▶ SHORT TASK
List every line of the material that follows containing the string "above", copying each line in full.

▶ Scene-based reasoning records
____________
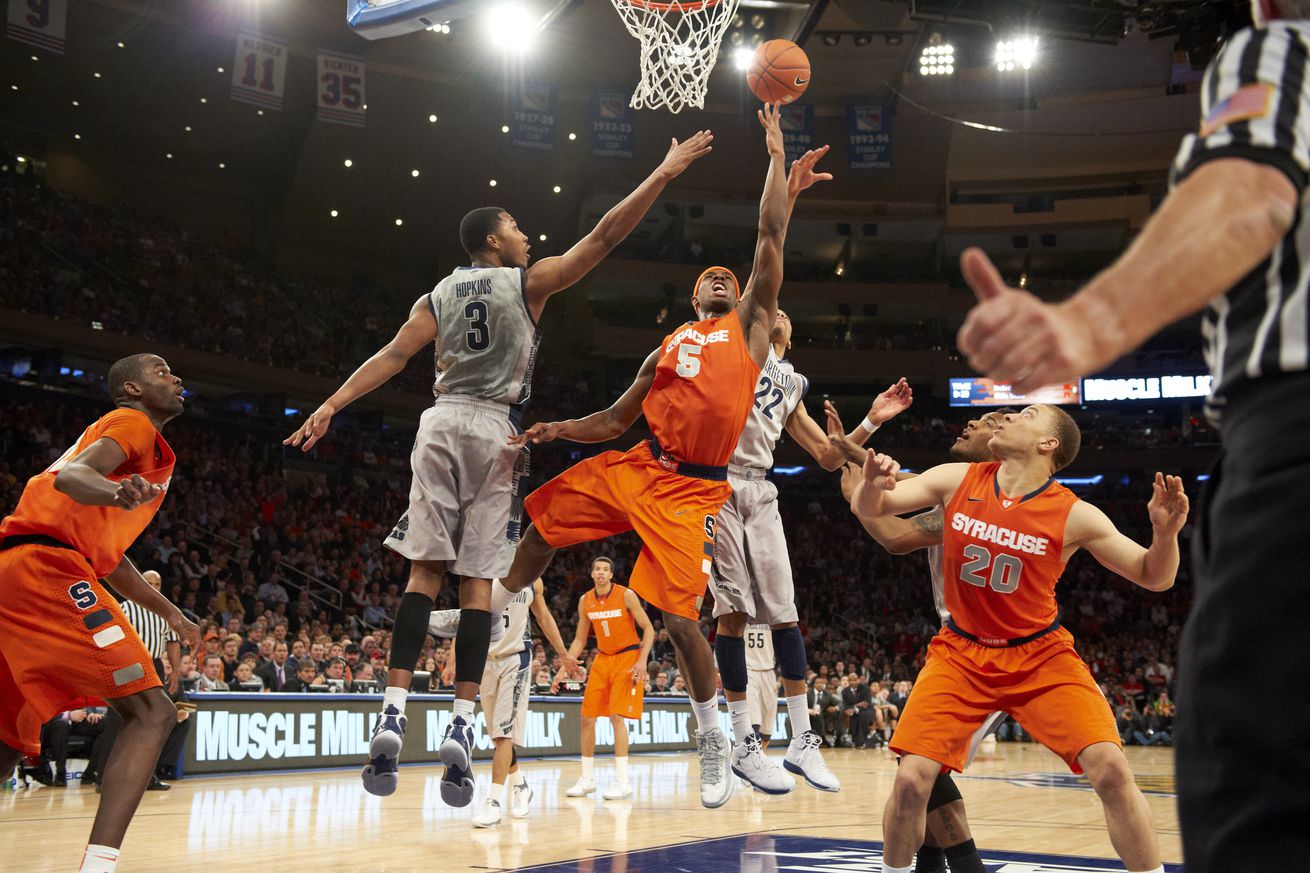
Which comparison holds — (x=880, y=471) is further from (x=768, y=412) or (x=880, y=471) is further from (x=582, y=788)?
(x=582, y=788)

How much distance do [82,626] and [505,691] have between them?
15.9 feet

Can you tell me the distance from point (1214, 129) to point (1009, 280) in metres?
34.9

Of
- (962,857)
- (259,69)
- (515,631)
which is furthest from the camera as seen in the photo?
(259,69)

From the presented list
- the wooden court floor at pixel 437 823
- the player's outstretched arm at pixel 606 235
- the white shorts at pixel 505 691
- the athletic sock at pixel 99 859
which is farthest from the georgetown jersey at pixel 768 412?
the athletic sock at pixel 99 859

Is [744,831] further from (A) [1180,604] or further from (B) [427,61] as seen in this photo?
(A) [1180,604]

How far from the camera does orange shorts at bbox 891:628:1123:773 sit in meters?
4.67

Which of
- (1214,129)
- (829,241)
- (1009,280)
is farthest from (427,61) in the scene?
(1214,129)

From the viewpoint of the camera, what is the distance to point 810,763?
6.76 m

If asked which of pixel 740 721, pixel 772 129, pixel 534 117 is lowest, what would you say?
pixel 740 721

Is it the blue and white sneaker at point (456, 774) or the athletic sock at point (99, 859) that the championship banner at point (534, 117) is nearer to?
the blue and white sneaker at point (456, 774)

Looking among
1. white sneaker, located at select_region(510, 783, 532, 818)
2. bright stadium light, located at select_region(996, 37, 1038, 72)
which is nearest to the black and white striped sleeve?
white sneaker, located at select_region(510, 783, 532, 818)

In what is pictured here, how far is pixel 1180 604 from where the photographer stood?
104 ft

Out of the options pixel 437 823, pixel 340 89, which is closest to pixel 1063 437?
pixel 437 823

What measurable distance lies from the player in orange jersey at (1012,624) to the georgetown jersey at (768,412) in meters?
2.31
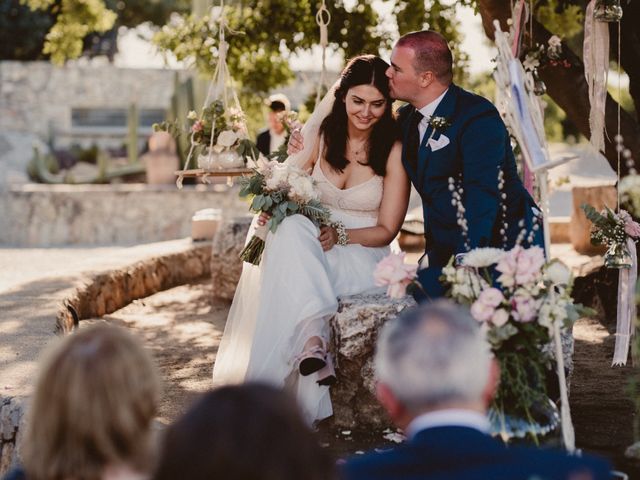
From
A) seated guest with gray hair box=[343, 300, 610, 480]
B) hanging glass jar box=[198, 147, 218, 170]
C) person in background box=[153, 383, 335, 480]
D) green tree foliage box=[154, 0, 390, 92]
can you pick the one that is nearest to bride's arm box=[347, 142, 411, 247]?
hanging glass jar box=[198, 147, 218, 170]

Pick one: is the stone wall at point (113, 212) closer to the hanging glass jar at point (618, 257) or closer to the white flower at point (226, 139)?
the white flower at point (226, 139)

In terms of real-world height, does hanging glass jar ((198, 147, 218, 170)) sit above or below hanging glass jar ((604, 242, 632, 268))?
above

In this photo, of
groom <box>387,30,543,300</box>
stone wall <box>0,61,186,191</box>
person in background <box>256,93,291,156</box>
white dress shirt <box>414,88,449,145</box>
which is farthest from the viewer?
stone wall <box>0,61,186,191</box>

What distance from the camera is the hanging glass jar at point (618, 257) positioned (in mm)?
6328

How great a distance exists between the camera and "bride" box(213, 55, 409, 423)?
502 cm

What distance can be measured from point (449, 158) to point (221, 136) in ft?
7.59

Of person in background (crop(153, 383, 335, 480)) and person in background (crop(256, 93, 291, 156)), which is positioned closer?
person in background (crop(153, 383, 335, 480))

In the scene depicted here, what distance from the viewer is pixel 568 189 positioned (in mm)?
18859

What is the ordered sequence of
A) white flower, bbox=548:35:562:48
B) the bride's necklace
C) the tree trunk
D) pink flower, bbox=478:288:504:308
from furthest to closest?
the tree trunk
white flower, bbox=548:35:562:48
the bride's necklace
pink flower, bbox=478:288:504:308

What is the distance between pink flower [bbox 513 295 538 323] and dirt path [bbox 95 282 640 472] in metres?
0.89

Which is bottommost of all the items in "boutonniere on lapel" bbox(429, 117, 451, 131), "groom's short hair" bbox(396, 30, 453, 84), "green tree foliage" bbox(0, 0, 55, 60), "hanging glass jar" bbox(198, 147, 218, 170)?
"hanging glass jar" bbox(198, 147, 218, 170)

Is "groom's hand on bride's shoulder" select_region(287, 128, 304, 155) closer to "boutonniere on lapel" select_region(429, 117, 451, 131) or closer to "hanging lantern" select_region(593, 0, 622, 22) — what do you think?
"boutonniere on lapel" select_region(429, 117, 451, 131)

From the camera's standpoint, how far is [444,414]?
2.14 m

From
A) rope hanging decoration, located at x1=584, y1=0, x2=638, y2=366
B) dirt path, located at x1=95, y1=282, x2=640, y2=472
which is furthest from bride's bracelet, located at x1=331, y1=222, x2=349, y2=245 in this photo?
rope hanging decoration, located at x1=584, y1=0, x2=638, y2=366
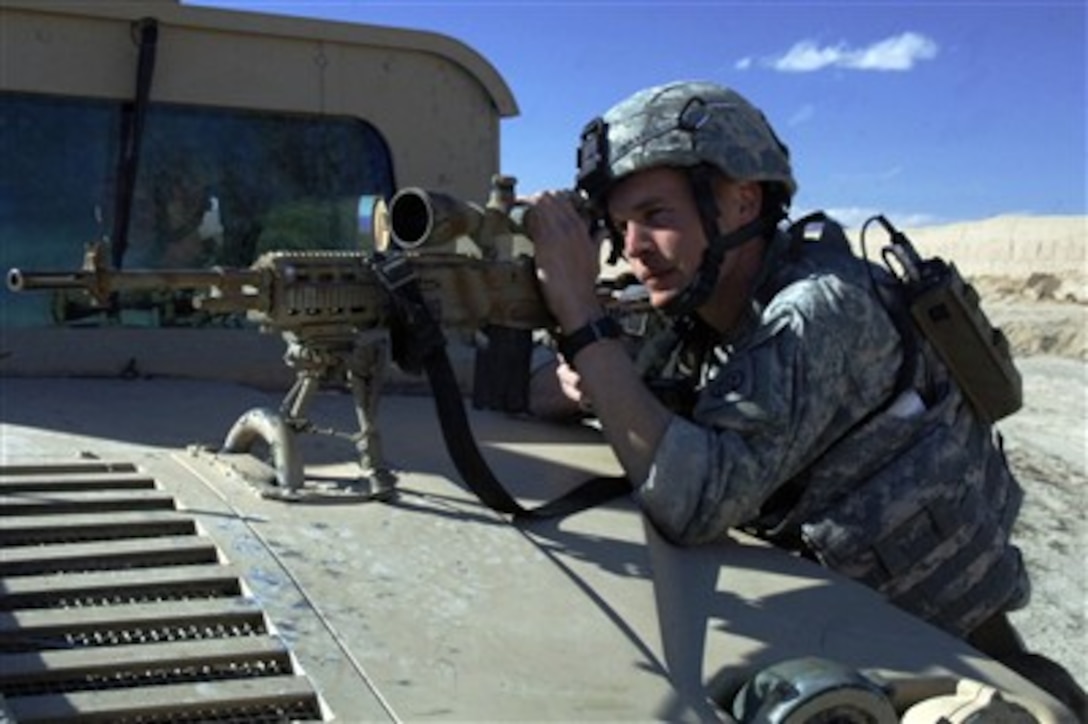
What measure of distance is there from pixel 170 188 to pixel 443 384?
67.0 inches

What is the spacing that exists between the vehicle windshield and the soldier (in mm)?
1252

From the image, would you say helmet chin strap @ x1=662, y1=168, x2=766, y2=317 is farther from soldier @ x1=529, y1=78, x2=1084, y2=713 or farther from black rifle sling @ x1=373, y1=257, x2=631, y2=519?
black rifle sling @ x1=373, y1=257, x2=631, y2=519

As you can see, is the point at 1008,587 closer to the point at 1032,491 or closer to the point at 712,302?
the point at 712,302

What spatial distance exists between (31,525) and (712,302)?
135 cm

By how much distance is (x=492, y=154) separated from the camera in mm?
4496

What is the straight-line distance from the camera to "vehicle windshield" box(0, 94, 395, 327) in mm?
3605

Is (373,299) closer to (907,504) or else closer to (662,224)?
(662,224)

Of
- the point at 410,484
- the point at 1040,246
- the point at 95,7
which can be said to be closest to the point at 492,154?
the point at 95,7

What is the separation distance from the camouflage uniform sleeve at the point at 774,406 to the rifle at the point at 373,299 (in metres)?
0.39

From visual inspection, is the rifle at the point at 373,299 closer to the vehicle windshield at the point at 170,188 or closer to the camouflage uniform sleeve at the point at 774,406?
the camouflage uniform sleeve at the point at 774,406

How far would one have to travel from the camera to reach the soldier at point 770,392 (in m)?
2.36

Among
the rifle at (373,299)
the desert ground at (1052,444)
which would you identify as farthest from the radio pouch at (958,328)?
the desert ground at (1052,444)

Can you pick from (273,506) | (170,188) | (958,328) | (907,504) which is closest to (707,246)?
(958,328)

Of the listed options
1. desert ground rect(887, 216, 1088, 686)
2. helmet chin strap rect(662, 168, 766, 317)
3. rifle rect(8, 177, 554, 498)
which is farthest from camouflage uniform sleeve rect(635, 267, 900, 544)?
desert ground rect(887, 216, 1088, 686)
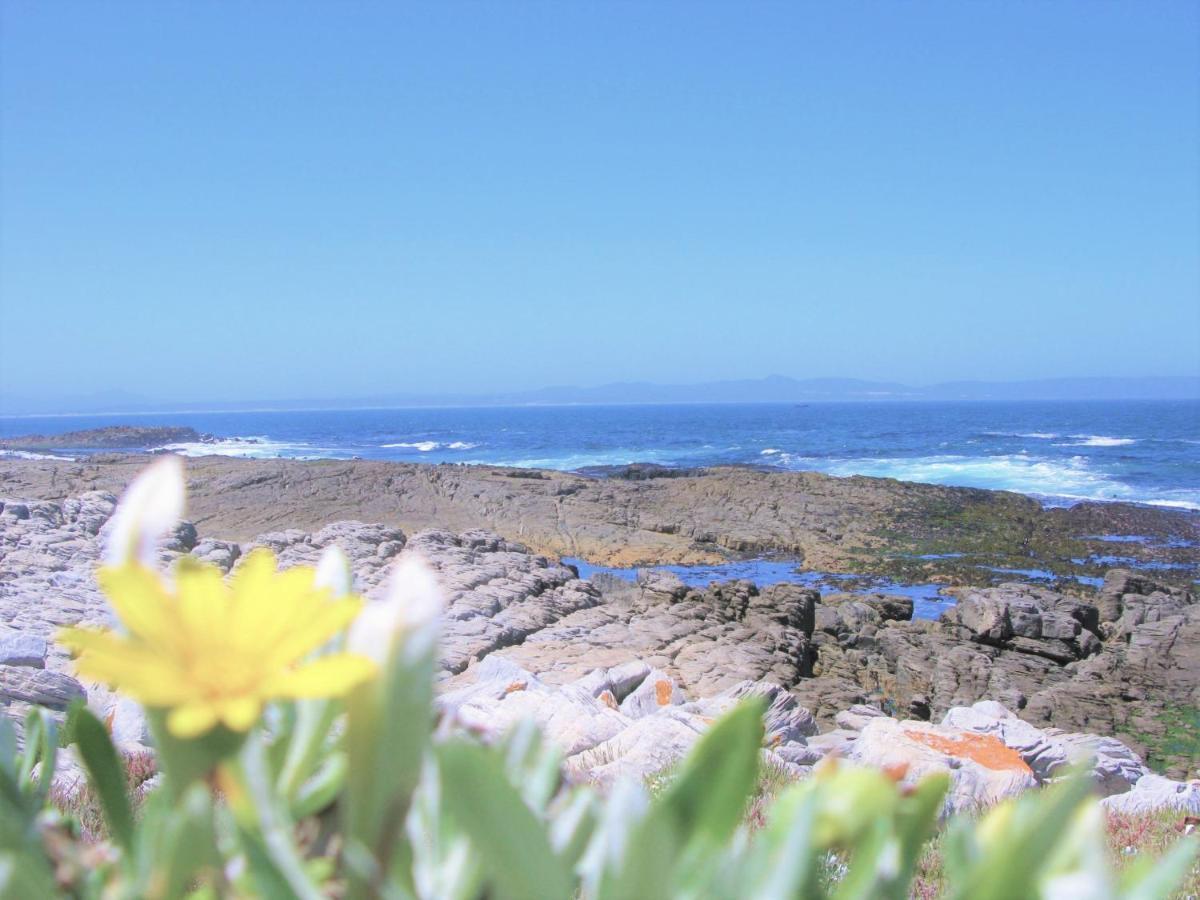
____________
▶ TASK RESPONSE
In terms of real-world height, does hanging glass jar ((198, 147, 218, 170)) sit above or below hanging glass jar ((604, 242, 632, 268))?
above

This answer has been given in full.